We highly recommend having your makeup done by a professional. Pryor photography recommends Erica Sheehan. Erica can be reached here.
Applying makeup for photos is very different from applying it for everyday wear – you will be wearing more makeup than normal. On film your makeup will “wash out” or fade about 25%. The goal is to achieve contrast – to highlight your strengths and down play any faults. A professional makeup artist knows exactly what the camera will pick up and the colors/tones that flatter you. We always encourage you to hire a professional to insure the highest quality photos.

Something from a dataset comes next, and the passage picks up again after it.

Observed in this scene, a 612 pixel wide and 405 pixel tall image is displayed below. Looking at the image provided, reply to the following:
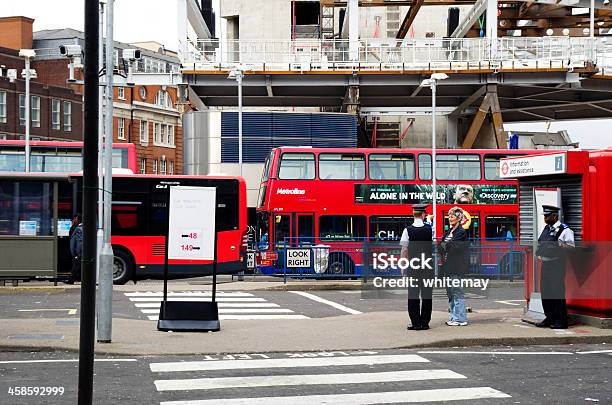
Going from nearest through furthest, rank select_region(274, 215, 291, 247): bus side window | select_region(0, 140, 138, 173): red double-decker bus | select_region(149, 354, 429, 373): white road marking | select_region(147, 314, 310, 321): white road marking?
select_region(149, 354, 429, 373): white road marking < select_region(147, 314, 310, 321): white road marking < select_region(274, 215, 291, 247): bus side window < select_region(0, 140, 138, 173): red double-decker bus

If you do not want to incur the added expense of hiring an artist here are a few tips that will help improve the quality of your shots.
-skincare: take very good care of your skin at least two weeks prior to your photo shoot. Cleanse and moisturize twice a day. The most important factor to great skin and good make up application is exfoliation. Use a gentle exfoliator everyday such as Md Skincare Alpha Beta Daily Facial Pads. This will control oil, blemishes and dull dry skin. Also, drink a lot of water. (this applies even if you hire an artist)

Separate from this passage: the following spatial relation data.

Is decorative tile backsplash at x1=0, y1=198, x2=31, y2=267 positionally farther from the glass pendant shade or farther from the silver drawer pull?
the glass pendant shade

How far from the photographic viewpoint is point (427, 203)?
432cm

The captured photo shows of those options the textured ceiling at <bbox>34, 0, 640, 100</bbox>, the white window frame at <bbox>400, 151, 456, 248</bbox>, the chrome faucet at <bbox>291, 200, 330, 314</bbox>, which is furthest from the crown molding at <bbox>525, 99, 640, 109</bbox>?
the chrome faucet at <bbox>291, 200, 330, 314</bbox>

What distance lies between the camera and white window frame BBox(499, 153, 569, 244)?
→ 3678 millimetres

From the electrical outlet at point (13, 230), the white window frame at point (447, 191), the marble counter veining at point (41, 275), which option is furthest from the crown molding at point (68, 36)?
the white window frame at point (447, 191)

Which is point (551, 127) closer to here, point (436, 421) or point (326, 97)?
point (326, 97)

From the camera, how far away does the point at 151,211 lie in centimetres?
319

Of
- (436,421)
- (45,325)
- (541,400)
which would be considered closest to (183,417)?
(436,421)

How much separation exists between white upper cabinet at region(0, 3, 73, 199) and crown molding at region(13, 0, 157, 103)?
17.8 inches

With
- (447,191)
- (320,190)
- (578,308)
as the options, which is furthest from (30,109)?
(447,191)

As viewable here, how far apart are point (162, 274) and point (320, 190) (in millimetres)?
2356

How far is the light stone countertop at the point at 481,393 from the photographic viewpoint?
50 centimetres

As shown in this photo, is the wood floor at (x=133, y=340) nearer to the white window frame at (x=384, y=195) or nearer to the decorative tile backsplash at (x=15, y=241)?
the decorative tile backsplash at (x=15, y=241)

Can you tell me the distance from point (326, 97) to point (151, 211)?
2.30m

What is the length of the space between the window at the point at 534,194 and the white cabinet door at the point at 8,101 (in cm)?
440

-make up prep: use a silicone based priming product such as Smashbox Photo Finish to prep your face for a smooth application. If you have oily skin use an anti-shine or oil control product to keep your oil at bay. Also, it is nice to have blotting papers and translucent power at the shoot for touch ups.
-concealer/foundation: first apply foundation that is exactly your skin color. Use a formula that is thicker that what you wear on a daily basis. The best is Double Wear by Estee Lauder. It provides excellent coverage with a beautiful finish. After your foundation is on (blended down through your neck) apply a concealer that is one shade lighter than your foundation. Cle de Peau stick concealer is the best in the business. Apply the concealer with your fingers which will heat it and blend it nicely with your foundation for a natural look. We also recommend Touch Éclat by Yves St. Laurent which is a highlighting concealer for under your eyes and in your laugh lines. Set with a loose translucent powder.
- color: apply eye shadow as you normally do with some slight technical modifications. Blend less (contrary to normal makeup application) to create contrast. It is wise to use a lighter than normal shadow on the brow bone, lid and inner corner of the eye to open the eye. The most flattering shades have a slight shimmer. Use a dark shadow in the crease to create dimension – blend about half way in from the outer corner of your eye. Eye liner is used to create definition and drama (this can vary from natural to smoky). Sweep the liner (pencil is more forgiving) in the lash line on the whole upper eye and through half of the lower lashes. Line the inner rim of the eye with white, natural or black depending on the look you are trying to achieve. Blush and lipstick should be in the same color family (warm vs. cool – reds, pinks etc) and should be applied about 30% darker – these are the most commonly washed out features. Shimmer highlighter swept on your cheeks gives your skin a flattering glow and also reflects light for an airbrushed look.